* Opdrachten *
a) Neem uit het fragment over judo de tekst over van "Hoe moeilijk was" tot en met "Belgische judostijl omschrijven?".
b) Hoelang trok Robert Vandewalle volgens het fragment over judo naar Japan?
c) Herschrijf de alinea die begint met "Jatskevich: Het sociale leven hier" uit het fragment over judo als een korte opsomming met de belangrijkste feiten.

Was er wel iets goed aan?

Jatskevich: De gedrevenheid was er. Robert Vandewalle trok voor een half jaar naar Japan, alléén. Dat is menselijk heel hard. Als we nu naar het buitenland gaan, is het voor maximaal drie weken. Langer kun je niet maken. Als Vandewalle die mogelijkheden had gehad, zou zijn carrière anders gelopen zijn. Hij had een goed trainer, maar het was mentaal moeilijk om zo lang weg te blijven. Hij kon sneller aan de top geraakt zijn, nu is hij pas op zijn vierentwintigste beginnen te presteren.

Hoe moeilijk was het om het Russische systeem naar hier over te brengen?

Jatskevich: Het sociale leven hier was heel anders. Studeren ging voor. Wanneer kon ik in de voormiddag én de namiddag een training beleggen? Dat zat me dwars in die eerste maanden. Daarna kwam er stap voor stap verbetering in. Harry Van Barneveld, Johan en Filip Laats besloten hun dagen voltijds aan het judo te wijden, zonder geld, maar enthousiast. Dat was de doorbraak. Bij de vrouwen gebeurde daarna hetzelfde: Heidi Goossens, Ulla Werbrouck, Gella Vandecaveye.

Hoe zou je de Belgische judostijl omschrijven?

* Gegeven informatie *

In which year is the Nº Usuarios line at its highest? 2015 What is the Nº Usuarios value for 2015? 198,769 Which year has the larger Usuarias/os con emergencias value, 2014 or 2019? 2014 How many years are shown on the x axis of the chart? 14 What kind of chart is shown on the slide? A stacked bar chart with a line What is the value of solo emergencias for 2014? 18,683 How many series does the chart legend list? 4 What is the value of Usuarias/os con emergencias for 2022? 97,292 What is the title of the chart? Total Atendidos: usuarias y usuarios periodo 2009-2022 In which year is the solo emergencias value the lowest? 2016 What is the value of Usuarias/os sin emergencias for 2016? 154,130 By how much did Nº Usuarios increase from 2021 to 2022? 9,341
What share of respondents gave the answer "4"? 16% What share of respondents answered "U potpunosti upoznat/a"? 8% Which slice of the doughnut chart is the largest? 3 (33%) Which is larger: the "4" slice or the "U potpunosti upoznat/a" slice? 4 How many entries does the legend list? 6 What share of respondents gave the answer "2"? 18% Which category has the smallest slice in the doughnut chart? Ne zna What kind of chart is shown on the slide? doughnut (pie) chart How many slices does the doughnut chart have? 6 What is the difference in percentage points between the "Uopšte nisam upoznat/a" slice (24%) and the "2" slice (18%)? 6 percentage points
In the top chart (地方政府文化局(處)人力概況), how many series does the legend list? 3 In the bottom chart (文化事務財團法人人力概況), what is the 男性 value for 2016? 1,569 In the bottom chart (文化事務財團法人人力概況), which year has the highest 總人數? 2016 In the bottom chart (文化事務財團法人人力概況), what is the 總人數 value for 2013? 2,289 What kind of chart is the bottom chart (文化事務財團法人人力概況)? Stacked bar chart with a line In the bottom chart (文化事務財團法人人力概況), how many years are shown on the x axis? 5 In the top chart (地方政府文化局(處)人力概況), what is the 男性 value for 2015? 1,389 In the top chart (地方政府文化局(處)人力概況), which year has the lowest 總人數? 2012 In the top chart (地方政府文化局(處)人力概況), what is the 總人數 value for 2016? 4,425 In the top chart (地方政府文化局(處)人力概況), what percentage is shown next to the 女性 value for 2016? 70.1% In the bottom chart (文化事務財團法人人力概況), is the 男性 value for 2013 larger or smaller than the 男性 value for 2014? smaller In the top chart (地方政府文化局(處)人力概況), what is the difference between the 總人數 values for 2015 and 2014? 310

* Antwoorden *
a)
Hoe moeilijk was het om het Russische systeem naar hier over te brengen?

Jatskevich: Het sociale leven hier was heel anders. Studeren ging voor. Wanneer kon ik in de voormiddag én de namiddag een training beleggen? Dat zat me dwars in die eerste maanden. Daarna kwam er stap voor stap verbetering in. Harry Van Barneveld, Johan en Filip Laats besloten hun dagen voltijds aan het judo te wijden, zonder geld, maar enthousiast. Dat was de doorbraak. Bij de vrouwen gebeurde daarna hetzelfde: Heidi Goossens, Ulla Werbrouck, Gella Vandecaveye.

Hoe zou je de Belgische judostijl omschrijven?

b) Een half jaar.

c)
- Het sociale leven was heel anders en studeren ging voor.
- Trainingen in zowel de voormiddag als de namiddag inplannen was moeilijk, wat Jatskevich in de eerste maanden dwarszat.
- Daarna verbeterde het stap voor stap.
- De doorbraak kwam toen Harry Van Barneveld, Johan en Filip Laats zich voltijds aan judo wijdden, zonder geld maar enthousiast.
- Bij de vrouwen gebeurde daarna hetzelfde, met Heidi Goossens, Ulla Werbrouck en Gella Vandecaveye.